Comment est-il possible d’étudier la rétine si le tissu humain est inaccessible ?

Le raisonnement ici est le suivant : en étudiant la rétine pendant le développement embryonnaire, il est possible de comprendre comment les états de stabilité cellulaire sont atteints. Il s’agit là d’une occasion d’observer le système alors même qu’il se construit et qu’il se stabilise. Les informations que nous obtiendrons nous aideront à trouver des moyens pour redonner une stabilité aux cellules mourantes. C’est comme observer une maison en cours de construction : en voyant l’ossature et les fondations, il est plus facile de repérer par la suite les points de rupture.

Pourquoi avoir choisi l’EPFL ?

Plusieurs raisons expliquent ce choix, mais la première est sans aucun doute le mélange unique entre la recherche de pointe dans le domaine de la physique, de l’ingénierie et des sciences de la vie. J’apprécie non seulement les possibilités offertes par cette conjugaison des forces, mais je m’efforce aussi chaque jour de rendre la biologie plus quantitative et prédictive, un peu à la manière des sciences physiques. Même s’il est difficile d’y parvenir avec les systèmes biologiques.

La seconde raison est le prestige. Le rôle joué par l’EPFL, et les membres de la faculté, la multitude de personnes qui travaillent ici – c’est fabuleux de pouvoir échanger avec tout ce monde-là.

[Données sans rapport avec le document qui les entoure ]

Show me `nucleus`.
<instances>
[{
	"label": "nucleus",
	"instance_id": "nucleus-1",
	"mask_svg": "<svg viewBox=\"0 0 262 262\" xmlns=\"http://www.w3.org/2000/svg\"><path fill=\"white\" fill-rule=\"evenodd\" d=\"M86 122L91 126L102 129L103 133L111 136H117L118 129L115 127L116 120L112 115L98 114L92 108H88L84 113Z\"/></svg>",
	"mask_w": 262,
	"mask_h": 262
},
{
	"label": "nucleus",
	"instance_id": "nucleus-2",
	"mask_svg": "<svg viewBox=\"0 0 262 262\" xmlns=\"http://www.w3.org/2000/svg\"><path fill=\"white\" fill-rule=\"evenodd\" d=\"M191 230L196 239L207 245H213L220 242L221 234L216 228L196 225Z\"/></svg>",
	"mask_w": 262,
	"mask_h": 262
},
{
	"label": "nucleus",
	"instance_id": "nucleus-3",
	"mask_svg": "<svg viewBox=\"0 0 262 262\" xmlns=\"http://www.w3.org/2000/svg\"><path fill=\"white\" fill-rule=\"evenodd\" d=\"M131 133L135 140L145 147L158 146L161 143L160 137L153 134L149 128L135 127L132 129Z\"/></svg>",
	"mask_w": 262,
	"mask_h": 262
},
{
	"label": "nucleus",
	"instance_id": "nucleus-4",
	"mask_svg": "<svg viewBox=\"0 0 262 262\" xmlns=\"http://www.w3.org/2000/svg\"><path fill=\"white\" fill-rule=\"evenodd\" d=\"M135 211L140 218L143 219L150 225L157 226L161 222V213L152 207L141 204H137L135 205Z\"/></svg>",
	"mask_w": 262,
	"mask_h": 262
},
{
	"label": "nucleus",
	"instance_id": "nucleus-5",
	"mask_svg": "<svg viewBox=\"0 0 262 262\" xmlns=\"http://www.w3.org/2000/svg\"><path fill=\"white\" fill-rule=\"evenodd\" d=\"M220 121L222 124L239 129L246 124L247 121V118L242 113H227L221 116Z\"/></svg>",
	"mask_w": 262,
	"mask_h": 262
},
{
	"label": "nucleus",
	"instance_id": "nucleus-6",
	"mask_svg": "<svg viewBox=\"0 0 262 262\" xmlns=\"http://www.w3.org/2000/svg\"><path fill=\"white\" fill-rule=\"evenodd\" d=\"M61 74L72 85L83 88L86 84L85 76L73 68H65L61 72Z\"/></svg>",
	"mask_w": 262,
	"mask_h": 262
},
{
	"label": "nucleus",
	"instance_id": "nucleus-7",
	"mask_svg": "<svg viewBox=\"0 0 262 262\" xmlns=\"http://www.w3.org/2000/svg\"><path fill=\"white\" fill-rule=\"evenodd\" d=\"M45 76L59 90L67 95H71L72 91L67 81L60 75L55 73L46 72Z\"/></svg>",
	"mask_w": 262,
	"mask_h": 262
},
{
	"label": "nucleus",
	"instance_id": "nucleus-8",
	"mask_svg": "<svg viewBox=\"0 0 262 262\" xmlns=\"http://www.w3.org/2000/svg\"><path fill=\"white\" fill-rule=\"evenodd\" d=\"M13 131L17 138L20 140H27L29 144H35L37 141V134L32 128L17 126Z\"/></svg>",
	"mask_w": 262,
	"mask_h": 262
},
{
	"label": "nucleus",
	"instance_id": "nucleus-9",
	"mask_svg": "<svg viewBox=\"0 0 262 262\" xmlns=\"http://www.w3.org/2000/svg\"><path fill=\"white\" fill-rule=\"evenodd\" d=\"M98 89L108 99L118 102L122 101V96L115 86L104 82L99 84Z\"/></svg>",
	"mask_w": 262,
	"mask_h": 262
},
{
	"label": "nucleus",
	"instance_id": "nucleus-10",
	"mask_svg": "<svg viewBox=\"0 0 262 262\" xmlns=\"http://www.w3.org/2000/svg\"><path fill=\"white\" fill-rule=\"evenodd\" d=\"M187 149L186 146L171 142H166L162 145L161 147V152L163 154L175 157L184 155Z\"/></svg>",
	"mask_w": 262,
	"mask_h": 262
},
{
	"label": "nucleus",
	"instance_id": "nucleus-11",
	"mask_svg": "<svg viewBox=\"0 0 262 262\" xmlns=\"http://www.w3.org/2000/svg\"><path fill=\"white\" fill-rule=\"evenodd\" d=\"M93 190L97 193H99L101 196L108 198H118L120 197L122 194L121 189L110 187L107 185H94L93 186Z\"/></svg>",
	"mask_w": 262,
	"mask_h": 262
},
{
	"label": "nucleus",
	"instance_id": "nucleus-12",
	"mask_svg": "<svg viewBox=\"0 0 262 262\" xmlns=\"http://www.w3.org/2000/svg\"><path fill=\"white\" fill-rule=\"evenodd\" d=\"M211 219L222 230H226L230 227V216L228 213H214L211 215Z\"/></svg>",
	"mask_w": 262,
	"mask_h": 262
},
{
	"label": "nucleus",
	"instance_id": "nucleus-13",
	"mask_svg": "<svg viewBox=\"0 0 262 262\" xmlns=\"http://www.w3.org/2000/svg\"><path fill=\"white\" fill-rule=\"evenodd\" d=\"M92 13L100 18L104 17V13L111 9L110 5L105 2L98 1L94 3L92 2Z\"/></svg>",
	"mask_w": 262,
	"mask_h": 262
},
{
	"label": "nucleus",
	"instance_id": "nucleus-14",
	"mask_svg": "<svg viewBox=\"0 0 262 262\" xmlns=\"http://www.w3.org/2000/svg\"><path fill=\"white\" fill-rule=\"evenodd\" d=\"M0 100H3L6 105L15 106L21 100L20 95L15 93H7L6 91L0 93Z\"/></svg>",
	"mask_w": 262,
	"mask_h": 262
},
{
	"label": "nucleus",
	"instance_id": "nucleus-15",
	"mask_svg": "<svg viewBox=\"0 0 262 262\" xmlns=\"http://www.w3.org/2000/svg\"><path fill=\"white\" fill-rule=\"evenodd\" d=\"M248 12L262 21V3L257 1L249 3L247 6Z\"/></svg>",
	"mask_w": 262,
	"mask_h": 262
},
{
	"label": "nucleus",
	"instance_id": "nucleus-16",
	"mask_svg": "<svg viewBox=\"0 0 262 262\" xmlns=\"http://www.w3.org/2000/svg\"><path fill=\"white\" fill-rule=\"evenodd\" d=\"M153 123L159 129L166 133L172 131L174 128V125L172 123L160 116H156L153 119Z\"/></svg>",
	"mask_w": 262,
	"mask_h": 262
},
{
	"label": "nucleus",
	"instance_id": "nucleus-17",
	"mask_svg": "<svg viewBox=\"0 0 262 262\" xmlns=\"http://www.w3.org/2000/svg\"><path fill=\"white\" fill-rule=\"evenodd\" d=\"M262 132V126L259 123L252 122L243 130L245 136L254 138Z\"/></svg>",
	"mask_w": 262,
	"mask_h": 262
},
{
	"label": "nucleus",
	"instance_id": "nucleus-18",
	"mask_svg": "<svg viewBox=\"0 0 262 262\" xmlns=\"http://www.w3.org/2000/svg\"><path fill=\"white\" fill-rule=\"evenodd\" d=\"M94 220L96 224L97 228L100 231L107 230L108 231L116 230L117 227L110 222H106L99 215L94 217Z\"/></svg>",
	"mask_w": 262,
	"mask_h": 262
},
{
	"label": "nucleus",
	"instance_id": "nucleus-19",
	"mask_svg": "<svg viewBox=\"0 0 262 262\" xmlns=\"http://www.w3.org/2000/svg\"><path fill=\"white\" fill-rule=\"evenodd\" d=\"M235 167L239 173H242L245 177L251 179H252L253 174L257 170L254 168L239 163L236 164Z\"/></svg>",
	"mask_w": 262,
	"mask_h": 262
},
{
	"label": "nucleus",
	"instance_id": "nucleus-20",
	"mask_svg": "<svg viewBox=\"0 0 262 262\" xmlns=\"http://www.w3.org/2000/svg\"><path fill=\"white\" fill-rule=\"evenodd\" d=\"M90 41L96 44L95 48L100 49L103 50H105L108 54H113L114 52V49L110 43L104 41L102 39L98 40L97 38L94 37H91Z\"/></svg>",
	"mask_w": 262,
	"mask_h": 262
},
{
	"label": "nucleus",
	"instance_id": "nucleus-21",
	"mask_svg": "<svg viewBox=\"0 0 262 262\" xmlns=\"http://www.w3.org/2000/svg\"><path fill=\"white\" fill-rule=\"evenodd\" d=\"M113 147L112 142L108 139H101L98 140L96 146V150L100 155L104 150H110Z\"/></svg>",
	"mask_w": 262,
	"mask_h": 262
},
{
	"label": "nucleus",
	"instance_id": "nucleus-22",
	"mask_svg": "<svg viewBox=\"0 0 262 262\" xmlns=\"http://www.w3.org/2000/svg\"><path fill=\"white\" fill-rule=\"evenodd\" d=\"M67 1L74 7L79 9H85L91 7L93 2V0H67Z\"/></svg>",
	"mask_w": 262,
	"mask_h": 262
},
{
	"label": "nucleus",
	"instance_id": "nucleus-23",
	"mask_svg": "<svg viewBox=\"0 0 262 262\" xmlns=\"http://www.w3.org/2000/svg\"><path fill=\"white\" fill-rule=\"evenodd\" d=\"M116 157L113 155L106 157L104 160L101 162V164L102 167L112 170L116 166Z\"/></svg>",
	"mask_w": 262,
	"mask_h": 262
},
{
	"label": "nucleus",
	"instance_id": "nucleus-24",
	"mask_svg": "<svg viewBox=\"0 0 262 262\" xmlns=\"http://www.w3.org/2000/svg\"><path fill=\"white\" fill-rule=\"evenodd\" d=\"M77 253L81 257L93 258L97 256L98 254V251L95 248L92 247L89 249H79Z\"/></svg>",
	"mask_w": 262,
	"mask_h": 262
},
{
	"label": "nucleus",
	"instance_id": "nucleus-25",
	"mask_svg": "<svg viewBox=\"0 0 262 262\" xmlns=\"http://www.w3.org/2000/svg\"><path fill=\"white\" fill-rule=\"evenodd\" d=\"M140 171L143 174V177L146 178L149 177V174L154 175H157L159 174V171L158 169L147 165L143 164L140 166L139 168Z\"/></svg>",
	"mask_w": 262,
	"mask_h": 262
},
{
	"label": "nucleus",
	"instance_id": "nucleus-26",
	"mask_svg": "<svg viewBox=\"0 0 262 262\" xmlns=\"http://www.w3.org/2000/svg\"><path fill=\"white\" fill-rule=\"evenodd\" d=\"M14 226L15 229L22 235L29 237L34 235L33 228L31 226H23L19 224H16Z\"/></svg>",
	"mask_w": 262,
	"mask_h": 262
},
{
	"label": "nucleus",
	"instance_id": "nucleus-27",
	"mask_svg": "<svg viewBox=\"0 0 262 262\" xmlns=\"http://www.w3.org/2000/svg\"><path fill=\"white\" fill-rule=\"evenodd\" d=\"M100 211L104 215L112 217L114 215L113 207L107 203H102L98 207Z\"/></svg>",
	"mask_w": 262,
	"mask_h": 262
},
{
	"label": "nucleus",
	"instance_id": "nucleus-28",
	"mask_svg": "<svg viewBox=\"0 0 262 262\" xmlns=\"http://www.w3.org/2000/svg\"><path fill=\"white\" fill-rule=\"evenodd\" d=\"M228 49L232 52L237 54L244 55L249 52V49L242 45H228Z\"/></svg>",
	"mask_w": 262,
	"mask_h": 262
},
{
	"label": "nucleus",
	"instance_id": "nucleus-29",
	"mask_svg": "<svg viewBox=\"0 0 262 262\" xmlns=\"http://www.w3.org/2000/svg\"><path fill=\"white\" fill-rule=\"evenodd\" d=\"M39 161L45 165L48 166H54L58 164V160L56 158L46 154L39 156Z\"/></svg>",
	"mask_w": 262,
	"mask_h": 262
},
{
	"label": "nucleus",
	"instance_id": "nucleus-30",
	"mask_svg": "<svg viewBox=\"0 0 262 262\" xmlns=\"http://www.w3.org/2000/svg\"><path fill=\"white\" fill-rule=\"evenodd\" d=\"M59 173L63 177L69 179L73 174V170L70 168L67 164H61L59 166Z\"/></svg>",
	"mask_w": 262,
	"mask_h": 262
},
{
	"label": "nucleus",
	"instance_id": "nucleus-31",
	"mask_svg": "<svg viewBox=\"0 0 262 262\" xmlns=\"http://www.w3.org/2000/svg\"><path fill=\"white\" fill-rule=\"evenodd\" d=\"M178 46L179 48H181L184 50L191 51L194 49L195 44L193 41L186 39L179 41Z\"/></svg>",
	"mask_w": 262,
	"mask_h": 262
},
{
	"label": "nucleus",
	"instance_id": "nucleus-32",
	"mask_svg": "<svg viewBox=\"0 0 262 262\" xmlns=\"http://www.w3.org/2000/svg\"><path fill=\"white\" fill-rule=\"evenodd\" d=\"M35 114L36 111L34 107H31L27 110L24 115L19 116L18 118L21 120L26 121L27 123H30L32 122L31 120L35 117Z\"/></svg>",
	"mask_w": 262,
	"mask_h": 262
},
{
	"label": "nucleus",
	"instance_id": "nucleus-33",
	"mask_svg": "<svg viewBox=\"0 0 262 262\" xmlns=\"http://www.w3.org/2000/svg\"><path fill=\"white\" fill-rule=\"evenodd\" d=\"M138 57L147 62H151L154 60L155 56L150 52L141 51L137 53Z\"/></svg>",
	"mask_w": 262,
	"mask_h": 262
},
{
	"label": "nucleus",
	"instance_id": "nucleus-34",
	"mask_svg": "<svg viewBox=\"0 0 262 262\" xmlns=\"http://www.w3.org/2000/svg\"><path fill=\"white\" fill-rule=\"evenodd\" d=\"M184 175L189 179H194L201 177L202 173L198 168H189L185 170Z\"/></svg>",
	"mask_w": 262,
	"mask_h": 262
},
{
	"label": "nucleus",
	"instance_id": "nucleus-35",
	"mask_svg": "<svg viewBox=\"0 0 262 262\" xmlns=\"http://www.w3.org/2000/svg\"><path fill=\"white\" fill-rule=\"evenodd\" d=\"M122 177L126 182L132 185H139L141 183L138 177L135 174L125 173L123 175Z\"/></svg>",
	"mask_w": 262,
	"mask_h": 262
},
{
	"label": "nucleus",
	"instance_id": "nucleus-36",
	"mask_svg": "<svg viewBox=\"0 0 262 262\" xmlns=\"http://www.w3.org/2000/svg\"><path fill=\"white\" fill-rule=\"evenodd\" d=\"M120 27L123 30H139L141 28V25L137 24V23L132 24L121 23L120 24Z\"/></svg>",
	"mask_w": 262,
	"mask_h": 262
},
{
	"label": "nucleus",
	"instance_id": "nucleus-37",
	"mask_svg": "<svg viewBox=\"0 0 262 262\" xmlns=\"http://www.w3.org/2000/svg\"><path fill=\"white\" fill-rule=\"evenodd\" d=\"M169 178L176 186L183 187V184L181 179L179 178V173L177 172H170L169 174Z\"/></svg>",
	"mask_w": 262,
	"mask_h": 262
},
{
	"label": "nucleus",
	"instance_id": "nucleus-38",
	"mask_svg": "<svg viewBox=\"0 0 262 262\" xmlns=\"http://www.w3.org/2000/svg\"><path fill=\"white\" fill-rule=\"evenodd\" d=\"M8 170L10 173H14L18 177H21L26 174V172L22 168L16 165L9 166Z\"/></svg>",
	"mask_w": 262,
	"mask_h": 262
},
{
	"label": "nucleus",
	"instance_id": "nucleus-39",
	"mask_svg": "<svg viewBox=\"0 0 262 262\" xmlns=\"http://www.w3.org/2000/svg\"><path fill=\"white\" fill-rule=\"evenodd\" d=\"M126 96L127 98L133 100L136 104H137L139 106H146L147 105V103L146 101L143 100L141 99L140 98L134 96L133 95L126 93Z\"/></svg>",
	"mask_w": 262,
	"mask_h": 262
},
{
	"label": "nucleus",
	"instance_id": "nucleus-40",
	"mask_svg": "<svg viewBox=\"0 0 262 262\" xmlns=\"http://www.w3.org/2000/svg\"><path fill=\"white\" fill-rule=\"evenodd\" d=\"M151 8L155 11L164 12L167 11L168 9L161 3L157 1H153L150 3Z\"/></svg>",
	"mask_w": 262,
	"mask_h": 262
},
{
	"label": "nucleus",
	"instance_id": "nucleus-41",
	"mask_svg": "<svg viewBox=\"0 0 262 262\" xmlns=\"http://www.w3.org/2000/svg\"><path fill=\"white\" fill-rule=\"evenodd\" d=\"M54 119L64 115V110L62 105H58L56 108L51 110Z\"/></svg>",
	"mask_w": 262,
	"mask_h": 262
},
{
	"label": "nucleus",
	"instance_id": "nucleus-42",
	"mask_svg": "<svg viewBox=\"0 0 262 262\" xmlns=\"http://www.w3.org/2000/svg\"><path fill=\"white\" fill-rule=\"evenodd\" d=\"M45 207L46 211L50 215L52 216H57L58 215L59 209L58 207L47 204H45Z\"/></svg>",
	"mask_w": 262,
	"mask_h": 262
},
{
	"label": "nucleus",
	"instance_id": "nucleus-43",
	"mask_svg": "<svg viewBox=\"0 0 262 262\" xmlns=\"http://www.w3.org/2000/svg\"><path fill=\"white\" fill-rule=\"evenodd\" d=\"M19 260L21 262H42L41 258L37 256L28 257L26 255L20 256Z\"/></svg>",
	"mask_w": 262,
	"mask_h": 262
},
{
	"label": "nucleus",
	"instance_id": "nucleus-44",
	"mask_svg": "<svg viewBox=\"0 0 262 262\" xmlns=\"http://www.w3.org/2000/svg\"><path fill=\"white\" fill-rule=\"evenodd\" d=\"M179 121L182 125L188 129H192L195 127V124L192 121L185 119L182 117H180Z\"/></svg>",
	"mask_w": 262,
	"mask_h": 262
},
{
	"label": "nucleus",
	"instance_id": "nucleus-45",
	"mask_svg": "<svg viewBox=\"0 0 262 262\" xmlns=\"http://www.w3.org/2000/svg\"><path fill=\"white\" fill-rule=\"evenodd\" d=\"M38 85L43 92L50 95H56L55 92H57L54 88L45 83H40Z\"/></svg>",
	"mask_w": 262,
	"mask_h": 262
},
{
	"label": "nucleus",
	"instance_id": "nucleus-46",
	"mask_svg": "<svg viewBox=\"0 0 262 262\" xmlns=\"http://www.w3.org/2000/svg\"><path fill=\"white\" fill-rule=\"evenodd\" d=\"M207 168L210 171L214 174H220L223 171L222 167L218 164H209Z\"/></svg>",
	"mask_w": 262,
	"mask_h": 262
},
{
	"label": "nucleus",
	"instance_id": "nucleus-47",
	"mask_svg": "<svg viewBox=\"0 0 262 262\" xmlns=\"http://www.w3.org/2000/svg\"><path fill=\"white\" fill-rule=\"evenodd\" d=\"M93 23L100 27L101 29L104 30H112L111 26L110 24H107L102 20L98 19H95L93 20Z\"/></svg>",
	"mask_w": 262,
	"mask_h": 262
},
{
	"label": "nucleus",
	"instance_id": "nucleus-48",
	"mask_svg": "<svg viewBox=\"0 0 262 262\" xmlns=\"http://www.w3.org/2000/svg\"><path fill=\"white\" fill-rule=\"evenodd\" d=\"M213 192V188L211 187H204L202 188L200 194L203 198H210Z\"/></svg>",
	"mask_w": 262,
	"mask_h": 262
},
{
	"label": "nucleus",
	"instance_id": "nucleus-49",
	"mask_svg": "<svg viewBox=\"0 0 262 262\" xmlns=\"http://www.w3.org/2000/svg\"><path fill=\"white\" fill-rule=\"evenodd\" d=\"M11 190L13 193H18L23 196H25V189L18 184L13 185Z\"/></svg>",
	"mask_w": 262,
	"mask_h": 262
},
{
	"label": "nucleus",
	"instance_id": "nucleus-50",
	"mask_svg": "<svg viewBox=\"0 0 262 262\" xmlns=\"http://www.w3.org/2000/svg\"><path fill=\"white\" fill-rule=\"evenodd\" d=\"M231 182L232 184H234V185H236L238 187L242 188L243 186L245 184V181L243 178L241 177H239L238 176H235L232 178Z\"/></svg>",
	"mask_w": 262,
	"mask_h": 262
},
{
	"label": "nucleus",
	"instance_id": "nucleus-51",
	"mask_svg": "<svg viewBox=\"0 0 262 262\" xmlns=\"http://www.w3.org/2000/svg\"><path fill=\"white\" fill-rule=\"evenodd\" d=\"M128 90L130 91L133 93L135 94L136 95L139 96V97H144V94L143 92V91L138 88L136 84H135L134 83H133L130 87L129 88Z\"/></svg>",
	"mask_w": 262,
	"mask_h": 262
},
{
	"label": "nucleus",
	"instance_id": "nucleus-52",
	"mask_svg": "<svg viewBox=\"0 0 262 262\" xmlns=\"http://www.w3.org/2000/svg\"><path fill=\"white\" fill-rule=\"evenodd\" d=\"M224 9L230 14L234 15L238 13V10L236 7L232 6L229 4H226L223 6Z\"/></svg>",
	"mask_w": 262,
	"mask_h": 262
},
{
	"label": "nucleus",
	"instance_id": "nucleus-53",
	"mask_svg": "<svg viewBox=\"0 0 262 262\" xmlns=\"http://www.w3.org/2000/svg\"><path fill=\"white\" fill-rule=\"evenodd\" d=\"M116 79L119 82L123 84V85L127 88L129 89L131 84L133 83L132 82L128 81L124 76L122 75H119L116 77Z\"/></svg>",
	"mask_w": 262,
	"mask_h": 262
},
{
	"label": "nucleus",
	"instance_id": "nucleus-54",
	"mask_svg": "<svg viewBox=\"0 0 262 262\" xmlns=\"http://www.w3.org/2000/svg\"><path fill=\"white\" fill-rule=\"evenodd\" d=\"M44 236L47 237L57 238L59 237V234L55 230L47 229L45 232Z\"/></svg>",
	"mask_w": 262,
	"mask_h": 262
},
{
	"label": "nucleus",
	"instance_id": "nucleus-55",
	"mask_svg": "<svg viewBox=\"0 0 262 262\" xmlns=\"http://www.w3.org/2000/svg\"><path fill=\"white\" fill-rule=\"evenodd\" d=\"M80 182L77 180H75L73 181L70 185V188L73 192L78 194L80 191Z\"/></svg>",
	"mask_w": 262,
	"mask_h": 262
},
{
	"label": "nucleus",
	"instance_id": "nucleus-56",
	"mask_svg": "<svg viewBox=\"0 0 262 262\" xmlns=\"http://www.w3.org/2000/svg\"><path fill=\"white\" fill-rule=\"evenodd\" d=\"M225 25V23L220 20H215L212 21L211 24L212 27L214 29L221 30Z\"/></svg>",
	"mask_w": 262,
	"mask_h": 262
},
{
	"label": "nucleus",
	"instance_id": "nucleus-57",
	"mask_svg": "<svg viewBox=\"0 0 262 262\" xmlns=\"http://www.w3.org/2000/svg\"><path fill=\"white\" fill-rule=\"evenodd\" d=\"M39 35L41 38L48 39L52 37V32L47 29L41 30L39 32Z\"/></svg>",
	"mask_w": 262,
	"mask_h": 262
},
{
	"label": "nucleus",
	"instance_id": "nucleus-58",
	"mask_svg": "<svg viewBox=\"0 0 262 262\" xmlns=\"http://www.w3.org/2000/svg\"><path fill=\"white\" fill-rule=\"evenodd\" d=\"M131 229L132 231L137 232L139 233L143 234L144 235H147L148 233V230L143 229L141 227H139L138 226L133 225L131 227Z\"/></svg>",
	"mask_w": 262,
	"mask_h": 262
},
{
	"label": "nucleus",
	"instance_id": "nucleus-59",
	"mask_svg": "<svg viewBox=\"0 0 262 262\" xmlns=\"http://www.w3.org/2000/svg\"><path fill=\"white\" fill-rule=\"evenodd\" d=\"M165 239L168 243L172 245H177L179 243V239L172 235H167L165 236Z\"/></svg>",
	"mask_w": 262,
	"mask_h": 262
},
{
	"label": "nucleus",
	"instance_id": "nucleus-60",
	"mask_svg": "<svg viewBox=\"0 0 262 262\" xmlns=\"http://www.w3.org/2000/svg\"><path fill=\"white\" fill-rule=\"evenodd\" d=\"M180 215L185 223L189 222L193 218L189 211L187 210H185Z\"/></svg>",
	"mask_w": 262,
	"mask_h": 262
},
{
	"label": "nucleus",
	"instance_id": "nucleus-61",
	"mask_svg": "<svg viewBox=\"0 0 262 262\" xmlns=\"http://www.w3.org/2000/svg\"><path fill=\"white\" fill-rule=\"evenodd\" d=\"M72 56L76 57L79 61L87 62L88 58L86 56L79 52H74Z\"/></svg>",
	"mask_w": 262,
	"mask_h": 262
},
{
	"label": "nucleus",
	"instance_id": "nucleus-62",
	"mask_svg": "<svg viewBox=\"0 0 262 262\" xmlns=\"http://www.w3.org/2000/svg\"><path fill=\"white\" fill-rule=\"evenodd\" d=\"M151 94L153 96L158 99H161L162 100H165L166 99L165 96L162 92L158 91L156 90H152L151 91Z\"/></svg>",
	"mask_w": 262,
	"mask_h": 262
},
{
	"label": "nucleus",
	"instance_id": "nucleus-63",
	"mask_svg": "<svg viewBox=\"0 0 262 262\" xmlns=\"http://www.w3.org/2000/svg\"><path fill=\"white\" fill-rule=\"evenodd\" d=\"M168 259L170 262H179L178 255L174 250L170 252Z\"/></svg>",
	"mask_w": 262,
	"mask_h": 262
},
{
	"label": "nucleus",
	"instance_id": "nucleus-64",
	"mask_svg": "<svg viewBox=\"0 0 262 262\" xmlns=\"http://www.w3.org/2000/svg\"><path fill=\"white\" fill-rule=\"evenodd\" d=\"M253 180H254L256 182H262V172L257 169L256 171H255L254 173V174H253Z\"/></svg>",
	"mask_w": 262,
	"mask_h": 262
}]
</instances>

La Suisse est sans aucun doute un grand pays pour la recherche ; elle déploie des efforts considérables pour faire avancer la science et encourage la communauté scientifique locale par des financements généreux.

En quoi le programme ELISIR est-il unique selon vous ?

Premièrement, il s’agit d'une initiative très novatrice en Europe. Ces postes immédiats de dirigeants de groupe faisaient défaut en quelque sorte. Et puis j’ai le sentiment d'appartenir à la communauté scientifique européenne et je pense que la manière de faire des sciences et de considérer les sciences en Europe est une valeur. À titre personnel, l’ELISIR est une belle opportunité si l’on considère que l’objectif d’une carrière universitaire pour un chercheur consiste, après tout, à rassembler une équipe et à essayer de développer ses idées. Ce qui est aussi mon objectif.